_Document passage_.
————————

A gay man who oversaw mobility issues in both San Francisco and Oakland is running to unseat from office next November Oakland District 3 City Councilmember Carroll Fife. West Oakland resident Warren Logan will officially launch his campaign with a community event next week.
“I didn’t come to this decision lightly, and I didn’t come to it quickly either,” Logan, 34, told the Bay Area Reporter during a phone interview October 30. “A good portion of this year I spent connecting with neighbors, business owners, even visitors, to ask people what is it they are looking for in leadership in the city.”
What most people told him, said Logan, is there “is some leadership deficit” currently in Oakland City Hall. He determined the race on the November 2024 ballot for the council seat was an “opportunity to help” the city he has called home for a decade.
“People are really unhappy with the direction of the city,” said Logan, who bought his home three years ago with his husband, Jeff Clare, an environmental attorney. “After talking to people about the experiences they had during COVID, when I was one of the city’s emergency directors, a lot of people are responsive to, and I would say supportive of, what I can bring to the table.”
Logan, who had served as former Oakland mayor Libby Schaaf’s policy director of mobility and interagency relations, oversaw setting up the city’s first COVID testing sites. He was also responsible for its slow streets program launched during the pandemic.
“A lot of people remember, and frankly miss, the programs I put together during the pandemic and are looking for that type of leadership,” Logan said.
He left his city job in December 2021, as Schaaf was entering her last year in office due to term limits, to become a partner at Lighthouse Public Affairs. Last November, he joined Progress Public Affairs. As a first-time candidate for public office, Logan is largely focused on his campaign though he is consulting part-time for his firm.

————————

_How to complete this task_. Please mark each statement about the article on Warren Logan's council campaign yes or no, quoting the words of the article that decide it: 1. Logan was 34 at the time of his interview; 2. Logan's husband works as a civil rights attorney; 3. Logan left his city job in December 2021.

————————

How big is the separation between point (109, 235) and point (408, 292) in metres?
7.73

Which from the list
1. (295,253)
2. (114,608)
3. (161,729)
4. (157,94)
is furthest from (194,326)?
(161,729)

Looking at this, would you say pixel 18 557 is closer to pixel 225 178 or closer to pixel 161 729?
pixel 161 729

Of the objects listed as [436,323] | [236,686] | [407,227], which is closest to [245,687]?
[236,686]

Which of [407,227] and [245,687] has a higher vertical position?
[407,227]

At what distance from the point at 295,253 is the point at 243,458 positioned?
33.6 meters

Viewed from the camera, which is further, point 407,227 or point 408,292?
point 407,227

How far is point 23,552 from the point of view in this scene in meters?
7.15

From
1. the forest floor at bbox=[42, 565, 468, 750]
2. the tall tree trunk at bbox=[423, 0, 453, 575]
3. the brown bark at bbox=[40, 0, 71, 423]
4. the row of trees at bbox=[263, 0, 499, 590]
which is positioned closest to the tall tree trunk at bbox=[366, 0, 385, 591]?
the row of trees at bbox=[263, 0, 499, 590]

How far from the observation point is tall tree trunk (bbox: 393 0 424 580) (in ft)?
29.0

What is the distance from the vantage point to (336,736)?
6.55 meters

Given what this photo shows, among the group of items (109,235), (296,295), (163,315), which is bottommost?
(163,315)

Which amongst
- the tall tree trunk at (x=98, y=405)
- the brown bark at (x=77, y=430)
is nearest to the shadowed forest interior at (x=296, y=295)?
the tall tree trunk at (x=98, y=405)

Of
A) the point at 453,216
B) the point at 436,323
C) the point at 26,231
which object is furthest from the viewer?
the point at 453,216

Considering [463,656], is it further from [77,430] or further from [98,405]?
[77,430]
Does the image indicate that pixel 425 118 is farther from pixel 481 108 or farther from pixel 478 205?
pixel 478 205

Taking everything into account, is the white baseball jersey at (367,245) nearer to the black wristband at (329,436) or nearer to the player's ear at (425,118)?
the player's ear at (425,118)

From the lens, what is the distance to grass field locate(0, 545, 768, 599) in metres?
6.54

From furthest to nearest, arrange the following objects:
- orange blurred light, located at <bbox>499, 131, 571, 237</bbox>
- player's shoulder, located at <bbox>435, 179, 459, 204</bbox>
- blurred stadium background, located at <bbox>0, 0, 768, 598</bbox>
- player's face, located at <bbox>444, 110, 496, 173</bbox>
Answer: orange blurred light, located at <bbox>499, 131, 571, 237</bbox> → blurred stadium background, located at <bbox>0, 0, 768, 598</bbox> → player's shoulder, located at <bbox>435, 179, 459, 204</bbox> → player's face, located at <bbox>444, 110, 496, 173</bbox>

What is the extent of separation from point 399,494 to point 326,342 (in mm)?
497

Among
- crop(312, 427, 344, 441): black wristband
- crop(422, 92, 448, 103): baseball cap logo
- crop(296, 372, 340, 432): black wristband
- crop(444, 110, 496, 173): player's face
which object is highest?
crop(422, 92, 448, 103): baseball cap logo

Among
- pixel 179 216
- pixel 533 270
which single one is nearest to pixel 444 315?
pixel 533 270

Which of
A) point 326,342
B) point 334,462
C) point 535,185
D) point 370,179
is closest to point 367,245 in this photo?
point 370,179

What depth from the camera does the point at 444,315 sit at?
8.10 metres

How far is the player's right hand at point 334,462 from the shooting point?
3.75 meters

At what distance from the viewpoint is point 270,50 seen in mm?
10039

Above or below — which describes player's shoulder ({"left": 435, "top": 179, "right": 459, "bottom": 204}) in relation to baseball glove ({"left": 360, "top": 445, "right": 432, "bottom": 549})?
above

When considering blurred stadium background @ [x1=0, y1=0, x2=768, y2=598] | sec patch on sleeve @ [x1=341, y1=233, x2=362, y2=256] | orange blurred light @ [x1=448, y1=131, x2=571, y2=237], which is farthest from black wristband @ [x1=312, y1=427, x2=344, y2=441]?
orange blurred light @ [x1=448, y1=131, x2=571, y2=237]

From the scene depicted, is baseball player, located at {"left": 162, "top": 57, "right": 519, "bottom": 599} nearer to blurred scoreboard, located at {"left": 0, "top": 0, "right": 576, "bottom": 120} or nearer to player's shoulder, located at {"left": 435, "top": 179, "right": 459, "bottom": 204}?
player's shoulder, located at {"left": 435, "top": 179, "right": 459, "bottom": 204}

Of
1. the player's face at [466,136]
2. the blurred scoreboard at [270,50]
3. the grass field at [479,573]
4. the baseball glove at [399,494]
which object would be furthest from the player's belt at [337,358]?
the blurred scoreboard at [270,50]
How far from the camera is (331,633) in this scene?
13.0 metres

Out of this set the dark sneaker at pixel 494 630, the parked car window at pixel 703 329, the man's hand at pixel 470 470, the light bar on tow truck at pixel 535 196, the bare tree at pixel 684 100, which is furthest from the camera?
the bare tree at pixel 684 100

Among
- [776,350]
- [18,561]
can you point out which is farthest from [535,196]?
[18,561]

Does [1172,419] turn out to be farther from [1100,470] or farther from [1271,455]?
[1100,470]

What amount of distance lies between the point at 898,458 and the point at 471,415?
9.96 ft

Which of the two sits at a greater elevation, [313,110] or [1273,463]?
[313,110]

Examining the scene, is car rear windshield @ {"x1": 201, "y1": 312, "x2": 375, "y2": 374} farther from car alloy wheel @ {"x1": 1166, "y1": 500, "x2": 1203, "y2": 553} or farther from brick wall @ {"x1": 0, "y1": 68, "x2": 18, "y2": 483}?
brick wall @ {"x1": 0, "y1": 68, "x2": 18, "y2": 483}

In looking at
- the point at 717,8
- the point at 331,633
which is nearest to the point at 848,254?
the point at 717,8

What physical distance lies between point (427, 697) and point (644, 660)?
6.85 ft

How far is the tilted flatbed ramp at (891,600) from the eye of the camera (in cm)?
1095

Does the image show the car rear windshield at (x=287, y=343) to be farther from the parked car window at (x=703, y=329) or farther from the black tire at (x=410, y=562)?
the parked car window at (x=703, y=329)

————————

_Response to the exercise_.
1. Yes: "Logan, 34, told the Bay Area Reporter"
2. No: "his husband, Jeff Clare, an environmental attorney"
3. Yes: "He left his city job in December 2021"